Closing the gap between ambition and action on ESG
The functional obsolescence of occupied real estate is only one part of the obsolescence equation. Amid tightening regulation and more developed and ambitious corporate strategies, ESG considerations extend the challenges of physical obsolescence and are upending supply dynamics across global office markets.
This report has noted the strategic business issues with which real estate most strongly aligns. ESG ranks 6th in that listing and is identified by almost 1 in 5 survey respondents as such. This result represents an improvement of 4 ranking places since our 2021 survey. It suggests that the gap between corporate ambition and real estate action, which we identified in the second edition of (Y)OUR SPACE, is slowly closing.
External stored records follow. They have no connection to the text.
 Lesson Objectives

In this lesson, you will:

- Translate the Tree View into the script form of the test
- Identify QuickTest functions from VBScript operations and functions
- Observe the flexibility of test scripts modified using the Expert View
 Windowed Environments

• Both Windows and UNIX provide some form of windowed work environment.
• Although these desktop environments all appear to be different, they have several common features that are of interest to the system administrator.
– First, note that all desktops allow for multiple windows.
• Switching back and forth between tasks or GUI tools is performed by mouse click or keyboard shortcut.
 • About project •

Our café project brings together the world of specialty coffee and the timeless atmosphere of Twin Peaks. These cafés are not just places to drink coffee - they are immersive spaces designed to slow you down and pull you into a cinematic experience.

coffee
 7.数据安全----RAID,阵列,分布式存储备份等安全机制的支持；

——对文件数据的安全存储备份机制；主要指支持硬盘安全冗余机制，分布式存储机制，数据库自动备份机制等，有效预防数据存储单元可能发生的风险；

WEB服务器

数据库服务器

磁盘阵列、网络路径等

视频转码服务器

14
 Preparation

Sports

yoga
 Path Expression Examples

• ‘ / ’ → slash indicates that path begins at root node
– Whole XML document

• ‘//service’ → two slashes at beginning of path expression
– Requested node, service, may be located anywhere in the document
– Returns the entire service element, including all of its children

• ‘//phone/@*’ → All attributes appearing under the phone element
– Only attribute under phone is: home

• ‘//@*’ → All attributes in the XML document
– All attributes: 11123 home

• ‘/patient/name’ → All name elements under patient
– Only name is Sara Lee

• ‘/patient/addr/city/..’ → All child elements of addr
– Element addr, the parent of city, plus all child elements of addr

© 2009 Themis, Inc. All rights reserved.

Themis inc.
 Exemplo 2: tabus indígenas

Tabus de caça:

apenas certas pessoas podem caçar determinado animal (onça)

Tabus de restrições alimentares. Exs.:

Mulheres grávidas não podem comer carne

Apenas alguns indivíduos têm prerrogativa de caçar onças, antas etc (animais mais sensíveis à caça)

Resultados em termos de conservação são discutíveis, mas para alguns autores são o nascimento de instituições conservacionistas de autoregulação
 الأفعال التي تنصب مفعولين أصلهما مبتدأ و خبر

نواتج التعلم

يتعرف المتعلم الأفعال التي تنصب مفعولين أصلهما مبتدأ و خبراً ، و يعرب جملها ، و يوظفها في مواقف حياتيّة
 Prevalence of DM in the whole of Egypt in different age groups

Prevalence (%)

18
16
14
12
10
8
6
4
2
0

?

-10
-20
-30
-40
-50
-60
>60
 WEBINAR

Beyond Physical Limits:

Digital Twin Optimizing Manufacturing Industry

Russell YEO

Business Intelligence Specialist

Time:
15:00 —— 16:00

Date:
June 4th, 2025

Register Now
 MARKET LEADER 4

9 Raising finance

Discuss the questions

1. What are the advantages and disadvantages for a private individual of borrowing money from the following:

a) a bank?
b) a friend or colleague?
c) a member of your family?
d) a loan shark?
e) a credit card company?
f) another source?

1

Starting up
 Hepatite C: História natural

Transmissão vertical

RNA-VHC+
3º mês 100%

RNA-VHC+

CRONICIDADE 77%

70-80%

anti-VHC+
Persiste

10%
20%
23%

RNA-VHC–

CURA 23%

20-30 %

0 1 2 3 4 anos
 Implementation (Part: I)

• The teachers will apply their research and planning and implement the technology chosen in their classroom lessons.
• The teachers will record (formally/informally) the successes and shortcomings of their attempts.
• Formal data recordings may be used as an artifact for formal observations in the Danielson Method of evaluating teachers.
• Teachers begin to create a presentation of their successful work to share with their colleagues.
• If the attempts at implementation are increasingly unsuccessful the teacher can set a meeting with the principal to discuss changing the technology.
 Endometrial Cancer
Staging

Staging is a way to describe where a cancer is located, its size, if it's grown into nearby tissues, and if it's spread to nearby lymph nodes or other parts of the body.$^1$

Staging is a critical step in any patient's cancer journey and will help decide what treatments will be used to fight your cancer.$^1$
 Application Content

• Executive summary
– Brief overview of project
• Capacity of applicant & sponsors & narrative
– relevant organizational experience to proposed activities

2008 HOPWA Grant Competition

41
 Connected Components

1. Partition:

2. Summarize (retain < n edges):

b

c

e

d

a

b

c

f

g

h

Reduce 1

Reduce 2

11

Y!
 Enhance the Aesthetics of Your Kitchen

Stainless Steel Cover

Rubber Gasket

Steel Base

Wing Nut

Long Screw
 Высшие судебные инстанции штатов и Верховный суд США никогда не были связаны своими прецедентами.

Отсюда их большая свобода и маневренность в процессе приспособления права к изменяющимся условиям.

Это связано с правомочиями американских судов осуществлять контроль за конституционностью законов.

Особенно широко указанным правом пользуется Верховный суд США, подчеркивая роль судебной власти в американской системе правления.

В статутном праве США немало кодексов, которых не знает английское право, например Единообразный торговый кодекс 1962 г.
The influence of ESG considerations on real estate decision-making is increasing too. As Figure 5 shows, nearly three-quarters of respondents view their broader corporate ESG strategy as having either a 'moderate' or 'significant' effect on their real estate decision-making over the next three years - compared to just over one-half of respondents in 2021. This effect is particularly true of the largest organisations responding to our survey and is a function of the increased scrutiny on big business from investors, staff, and regulators.
Greater intent is also seen in data highlighting the proportion of respondents' future real estate portfolios that will carry a sustainability accreditation. 51% of all respondents expect the number of accredited buildings in their portfolio to be 'increased' or 'much increased' over the next three years. When assessing the proportion of future portfolios that will carry accreditations (Figure 6), less than half (46%) of respondents expect a quarter or more of their future portfolio to be accredited, which could be viewed as disappointing. But this is a clear improvement from the 25% of respondents who say they are in such a position today. This finding again points to a closing gap between ambition and action and growing momentum on ESG. However, the climate crisis' severity is such that the cadence will need to increase further.
A significant restructuring of corporate real estate portfolios will characterise the next cycle. CRE leaders will need to strike a careful balance between supporting strategic intent, avoiding operational risk and delivering strategies and solutions that are financially efficient. That is quite a balancing act. But the resilience and performance of the underlying business ultimately depend upon achieving it and managing the complexity.